Federal judge upholds North Carolina's voter ID law
People voting

A federal judge on Monday upheld a North Carolina law that requires voters to show certain forms of photo identification at the polls, in a key victory for Republicans in a presidential election year who say the law is needed to prevent fraud.

The case tested a central piece of broad voting restrictions passed after the U.S. Supreme Court ruled in 2013 that North Carolina and other states with a history of discrimination no longer needed federal approval for voting law changes affecting minorities.

In siding with Republican Governor Pat McCrory and other state officials in dismissing challenges to the law, U.S. District Judge Thomas Schroeder in Winston-Salem wrote in a 485-page ruling that North Carolina "has provided legitimate state interests for its voter-ID requirement and electoral system."

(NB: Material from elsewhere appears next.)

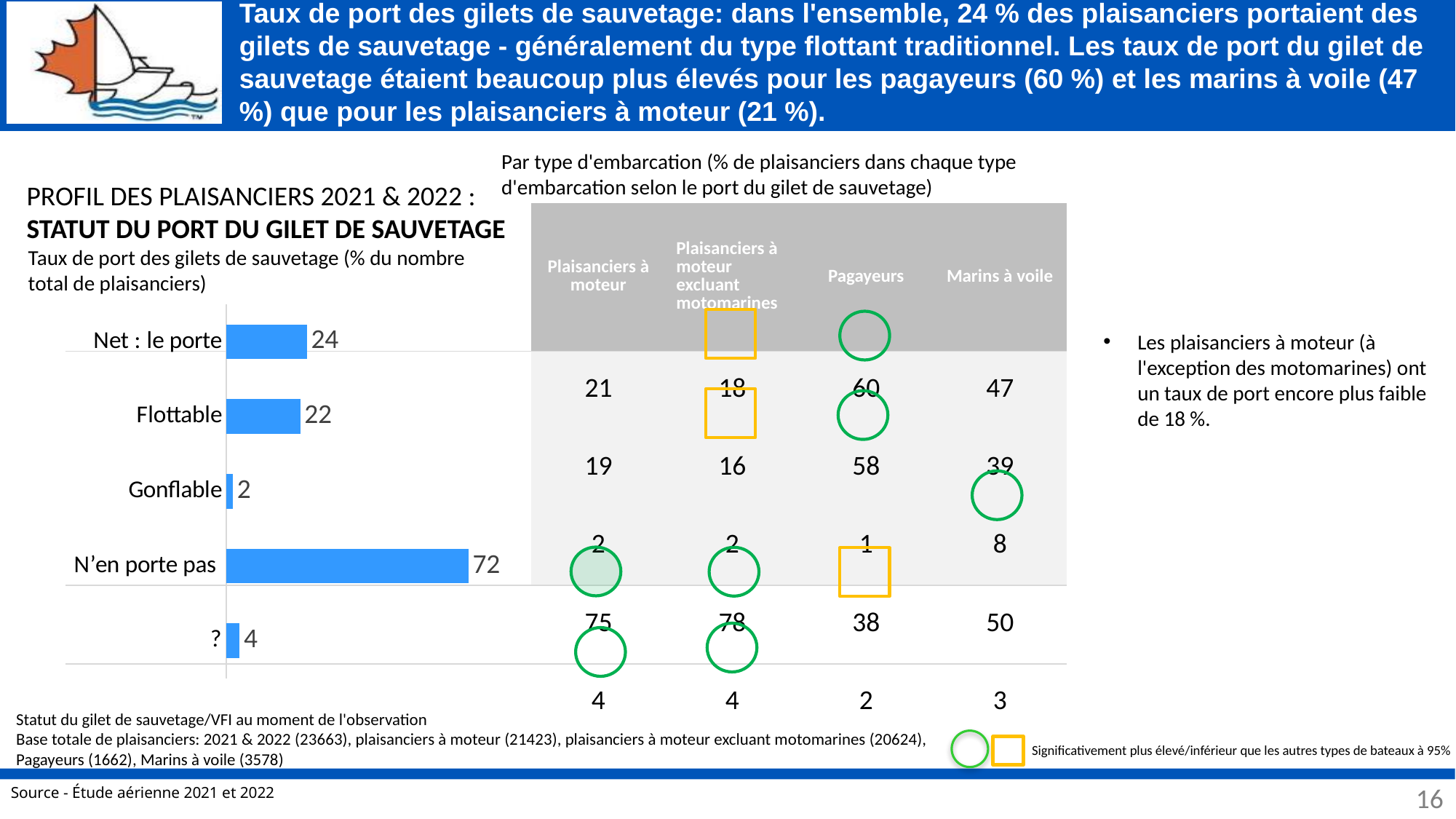
What is the value for "Flottable" in the bar chart? 22 Which category has the lowest value in the bar chart? Gonflable Which category has the highest value in the bar chart? N'en porte pas What is the difference between the values for "N'en porte pas" and "Net : le porte" in the bar chart? 48 What is the value for "Gonflable" in the bar chart? 2 What kind of chart is shown on the left of the slide? Bar chart What is the difference between the values for "Net : le porte" and "Flottable" in the bar chart? 2 What is the value for "Net : le porte" in the bar chart? 24 How many categories are shown in the bar chart? 5 What is the value for "N'en porte pas" in the bar chart? 72 What is the value for the "?" category in the bar chart? 4 Which is larger in the bar chart, the value for "Flottable" or the value for "Gonflable"? Flottable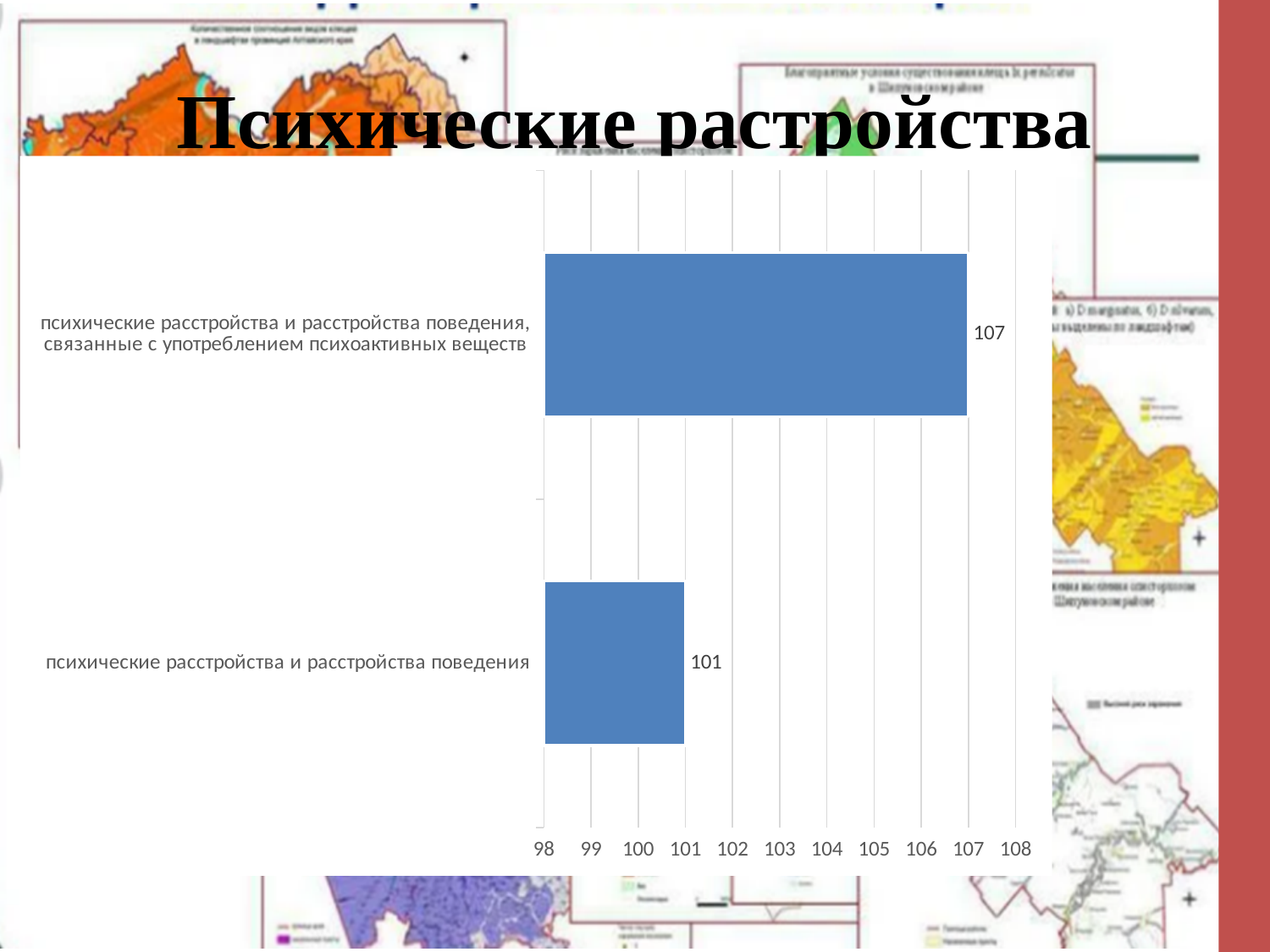
Which is larger: the value for "психические расстройства и расстройства поведения" or the value for "психические расстройства и расстройства поведения, связанные с употреблением психоактивных веществ"? психические расстройства и расстройства поведения, связанные с употреблением психоактивных веществ Is the value for "психические расстройства и расстройства поведения, связанные с употреблением психоактивных веществ" greater or less than 105? greater What is the value for "психические расстройства и расстройства поведения, связанные с употреблением психоактивных веществ"? 107 Which category has the highest value? психические расстройства и расстройства поведения, связанные с употреблением психоактивных веществ Is the value for "психические расстройства и расстройства поведения" greater or less than 104? less Which category has the lowest value? психические расстройства и расстройства поведения What kind of chart is shown on the slide? bar chart What is the difference between the values for the two categories? 6 What is the value for "психические расстройства и расстройства поведения"? 101 How many categories are shown in the chart? 2 What is the minimum value shown on the horizontal axis? 98 What is the title of the slide? Психические растройства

The National Association for the Advancement of Colored People and individual voters backed by the U.S. Justice Department had argued that the law disproportionately burdened African-Americans and Hispanics, who are more likely than whites to lack the acceptable forms of identification.

Democrats say the law and similar measures passed by other Republican-governed states are intended to make it harder for minorities, young people and other groups that tend to vote for Democrats to vote.

Republicans argue that voter ID and other requirements are needed to prevent voter fraud.